## [Given request]
Please replace "drive thru sign" with "drive-through sign" in the stretch from the line containing "At what distance from" through the line containing "3.57 meters". Return only those lines, otherwise unchanged.

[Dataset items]

********************

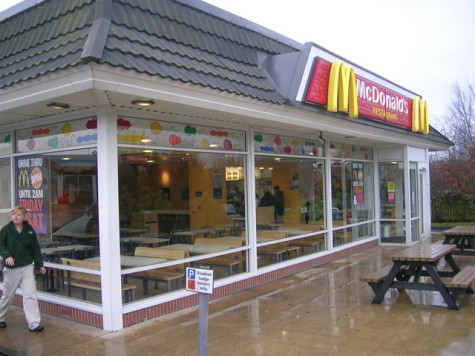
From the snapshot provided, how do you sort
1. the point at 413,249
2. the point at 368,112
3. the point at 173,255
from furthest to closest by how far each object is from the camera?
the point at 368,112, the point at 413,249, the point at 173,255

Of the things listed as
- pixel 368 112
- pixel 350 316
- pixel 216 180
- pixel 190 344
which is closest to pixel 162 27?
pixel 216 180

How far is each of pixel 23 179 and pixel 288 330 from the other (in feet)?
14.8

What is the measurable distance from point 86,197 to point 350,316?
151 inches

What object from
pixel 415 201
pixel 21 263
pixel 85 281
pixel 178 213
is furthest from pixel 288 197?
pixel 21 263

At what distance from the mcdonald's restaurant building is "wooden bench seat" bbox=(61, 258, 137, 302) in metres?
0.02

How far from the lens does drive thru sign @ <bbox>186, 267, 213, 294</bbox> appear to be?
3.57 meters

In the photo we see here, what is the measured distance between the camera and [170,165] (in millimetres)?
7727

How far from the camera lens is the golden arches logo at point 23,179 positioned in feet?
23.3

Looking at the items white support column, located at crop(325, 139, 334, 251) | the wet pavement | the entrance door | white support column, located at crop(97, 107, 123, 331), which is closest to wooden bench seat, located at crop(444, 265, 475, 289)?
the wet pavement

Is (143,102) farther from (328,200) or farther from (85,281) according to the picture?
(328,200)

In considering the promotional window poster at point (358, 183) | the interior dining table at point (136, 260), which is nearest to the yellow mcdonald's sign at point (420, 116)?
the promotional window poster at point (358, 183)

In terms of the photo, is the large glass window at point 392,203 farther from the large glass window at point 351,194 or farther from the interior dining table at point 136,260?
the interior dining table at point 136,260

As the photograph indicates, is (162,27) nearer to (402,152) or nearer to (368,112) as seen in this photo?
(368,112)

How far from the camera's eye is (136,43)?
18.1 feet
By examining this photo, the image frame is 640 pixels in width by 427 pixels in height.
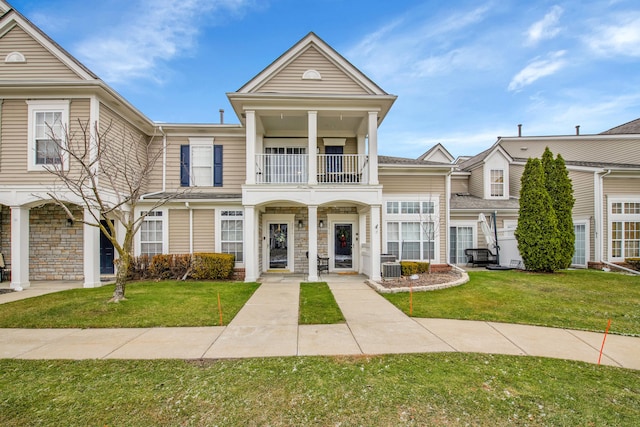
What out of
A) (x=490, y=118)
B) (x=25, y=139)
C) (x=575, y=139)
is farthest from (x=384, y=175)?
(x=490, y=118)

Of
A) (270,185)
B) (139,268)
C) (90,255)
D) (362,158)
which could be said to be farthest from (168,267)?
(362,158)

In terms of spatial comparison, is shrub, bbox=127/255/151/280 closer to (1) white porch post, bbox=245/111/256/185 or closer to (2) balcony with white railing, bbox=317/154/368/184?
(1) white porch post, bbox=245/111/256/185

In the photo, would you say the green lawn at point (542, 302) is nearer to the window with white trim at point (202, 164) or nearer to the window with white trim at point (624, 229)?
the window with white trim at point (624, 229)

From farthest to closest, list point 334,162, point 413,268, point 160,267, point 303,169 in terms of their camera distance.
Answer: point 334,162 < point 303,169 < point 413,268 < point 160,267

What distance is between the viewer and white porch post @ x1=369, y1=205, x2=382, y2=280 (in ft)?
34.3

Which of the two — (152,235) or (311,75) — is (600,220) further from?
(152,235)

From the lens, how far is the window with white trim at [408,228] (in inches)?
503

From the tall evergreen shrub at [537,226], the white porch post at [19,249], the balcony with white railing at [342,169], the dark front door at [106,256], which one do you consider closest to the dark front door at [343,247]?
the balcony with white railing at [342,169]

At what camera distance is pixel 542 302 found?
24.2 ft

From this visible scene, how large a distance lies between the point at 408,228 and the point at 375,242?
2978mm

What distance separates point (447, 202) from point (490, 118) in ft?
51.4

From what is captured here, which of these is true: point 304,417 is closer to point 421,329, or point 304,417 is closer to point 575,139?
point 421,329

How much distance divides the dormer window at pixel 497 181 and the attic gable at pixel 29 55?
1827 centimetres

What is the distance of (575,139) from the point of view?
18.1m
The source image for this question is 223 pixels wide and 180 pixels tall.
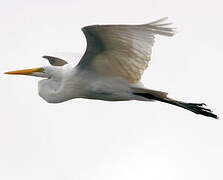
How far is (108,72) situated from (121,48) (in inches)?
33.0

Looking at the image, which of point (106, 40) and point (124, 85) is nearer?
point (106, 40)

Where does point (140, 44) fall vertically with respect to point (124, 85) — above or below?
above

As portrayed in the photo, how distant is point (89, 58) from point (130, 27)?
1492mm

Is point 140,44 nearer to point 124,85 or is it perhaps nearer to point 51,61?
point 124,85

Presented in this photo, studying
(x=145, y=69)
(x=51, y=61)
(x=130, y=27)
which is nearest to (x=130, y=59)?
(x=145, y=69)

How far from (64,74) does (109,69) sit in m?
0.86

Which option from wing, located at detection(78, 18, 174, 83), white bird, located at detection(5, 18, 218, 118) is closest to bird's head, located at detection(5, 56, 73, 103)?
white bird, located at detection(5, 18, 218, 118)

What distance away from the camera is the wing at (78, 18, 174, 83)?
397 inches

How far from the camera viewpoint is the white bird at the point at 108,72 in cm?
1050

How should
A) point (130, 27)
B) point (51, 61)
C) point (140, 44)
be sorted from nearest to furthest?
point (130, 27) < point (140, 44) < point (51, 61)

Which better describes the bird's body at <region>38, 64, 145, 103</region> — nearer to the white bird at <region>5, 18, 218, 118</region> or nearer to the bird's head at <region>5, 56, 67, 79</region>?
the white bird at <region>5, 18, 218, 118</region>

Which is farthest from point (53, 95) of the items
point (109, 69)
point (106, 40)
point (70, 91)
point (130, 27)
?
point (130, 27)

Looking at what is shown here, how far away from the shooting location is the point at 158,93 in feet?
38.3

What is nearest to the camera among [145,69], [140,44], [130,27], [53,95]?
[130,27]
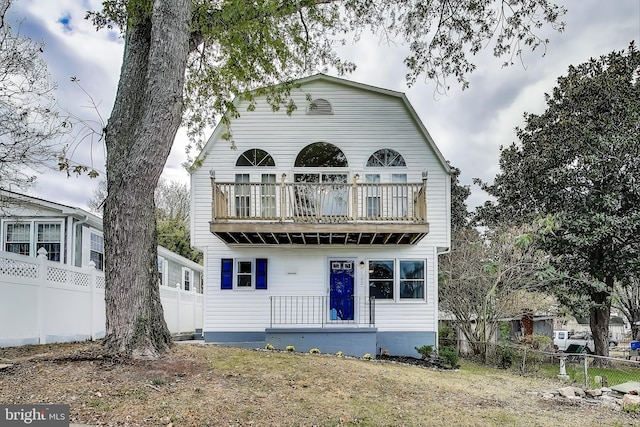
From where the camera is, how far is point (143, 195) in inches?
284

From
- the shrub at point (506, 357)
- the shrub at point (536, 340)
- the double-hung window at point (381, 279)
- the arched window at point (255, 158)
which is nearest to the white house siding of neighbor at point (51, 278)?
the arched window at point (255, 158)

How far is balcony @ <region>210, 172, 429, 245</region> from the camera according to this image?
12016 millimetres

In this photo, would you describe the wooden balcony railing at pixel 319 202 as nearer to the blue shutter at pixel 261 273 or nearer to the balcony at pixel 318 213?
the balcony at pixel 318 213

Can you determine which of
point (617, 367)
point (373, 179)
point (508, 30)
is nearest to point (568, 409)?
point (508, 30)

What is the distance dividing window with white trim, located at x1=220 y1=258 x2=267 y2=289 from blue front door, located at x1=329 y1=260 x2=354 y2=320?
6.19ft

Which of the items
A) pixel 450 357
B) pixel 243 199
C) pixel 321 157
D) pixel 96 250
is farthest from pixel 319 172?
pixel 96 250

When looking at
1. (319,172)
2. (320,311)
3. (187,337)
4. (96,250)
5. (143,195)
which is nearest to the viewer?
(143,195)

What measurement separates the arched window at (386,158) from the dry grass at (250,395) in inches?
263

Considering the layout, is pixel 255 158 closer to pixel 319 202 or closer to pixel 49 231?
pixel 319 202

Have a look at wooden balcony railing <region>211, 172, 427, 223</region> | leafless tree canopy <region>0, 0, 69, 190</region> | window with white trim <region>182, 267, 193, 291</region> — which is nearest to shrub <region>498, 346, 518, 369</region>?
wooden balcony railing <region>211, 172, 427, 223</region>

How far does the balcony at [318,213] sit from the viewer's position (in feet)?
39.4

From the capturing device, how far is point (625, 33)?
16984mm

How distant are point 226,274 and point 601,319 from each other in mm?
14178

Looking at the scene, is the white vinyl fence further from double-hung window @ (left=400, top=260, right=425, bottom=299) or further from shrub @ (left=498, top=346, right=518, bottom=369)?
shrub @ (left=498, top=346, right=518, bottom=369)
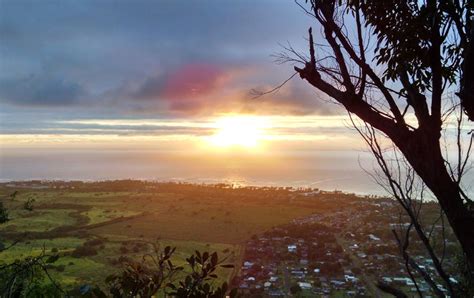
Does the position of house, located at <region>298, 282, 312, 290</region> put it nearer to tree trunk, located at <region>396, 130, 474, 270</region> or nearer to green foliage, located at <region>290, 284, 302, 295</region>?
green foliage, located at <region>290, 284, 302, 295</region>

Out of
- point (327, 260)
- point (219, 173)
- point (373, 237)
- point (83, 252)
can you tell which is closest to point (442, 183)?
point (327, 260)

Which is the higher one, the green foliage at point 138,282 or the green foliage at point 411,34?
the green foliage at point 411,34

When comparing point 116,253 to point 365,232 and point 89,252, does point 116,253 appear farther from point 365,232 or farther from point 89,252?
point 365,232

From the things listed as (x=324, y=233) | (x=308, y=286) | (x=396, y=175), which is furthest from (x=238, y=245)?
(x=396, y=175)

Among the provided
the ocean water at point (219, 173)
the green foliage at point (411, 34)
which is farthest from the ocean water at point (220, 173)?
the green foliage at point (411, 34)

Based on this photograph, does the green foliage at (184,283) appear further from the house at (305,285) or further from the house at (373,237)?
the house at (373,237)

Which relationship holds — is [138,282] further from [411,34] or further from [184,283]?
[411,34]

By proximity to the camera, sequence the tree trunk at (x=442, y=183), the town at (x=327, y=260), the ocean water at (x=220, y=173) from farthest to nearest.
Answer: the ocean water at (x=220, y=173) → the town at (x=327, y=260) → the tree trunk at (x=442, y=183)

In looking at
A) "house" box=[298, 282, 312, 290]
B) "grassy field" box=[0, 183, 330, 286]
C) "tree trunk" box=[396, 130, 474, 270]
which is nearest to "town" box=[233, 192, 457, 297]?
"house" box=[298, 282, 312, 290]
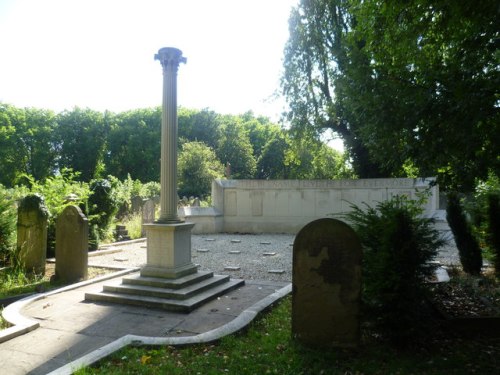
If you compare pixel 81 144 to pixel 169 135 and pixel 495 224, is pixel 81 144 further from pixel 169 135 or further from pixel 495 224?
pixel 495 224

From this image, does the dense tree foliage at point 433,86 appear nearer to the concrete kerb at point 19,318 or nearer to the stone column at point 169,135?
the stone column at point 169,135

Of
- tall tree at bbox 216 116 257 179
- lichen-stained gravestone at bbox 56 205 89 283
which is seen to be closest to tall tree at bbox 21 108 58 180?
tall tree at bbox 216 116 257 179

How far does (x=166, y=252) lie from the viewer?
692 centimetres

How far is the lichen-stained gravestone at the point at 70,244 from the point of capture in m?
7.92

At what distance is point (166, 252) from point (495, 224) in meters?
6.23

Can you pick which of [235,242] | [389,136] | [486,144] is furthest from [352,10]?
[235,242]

********************

## [Finished task]
At what distance from the mcdonald's restaurant building is "wooden bench seat" bbox=(61, 258, 137, 302) in metres?
0.02

How far from the lens does drive-through sign @ <bbox>186, 267, 213, 294</bbox> appear to be?
3.57 meters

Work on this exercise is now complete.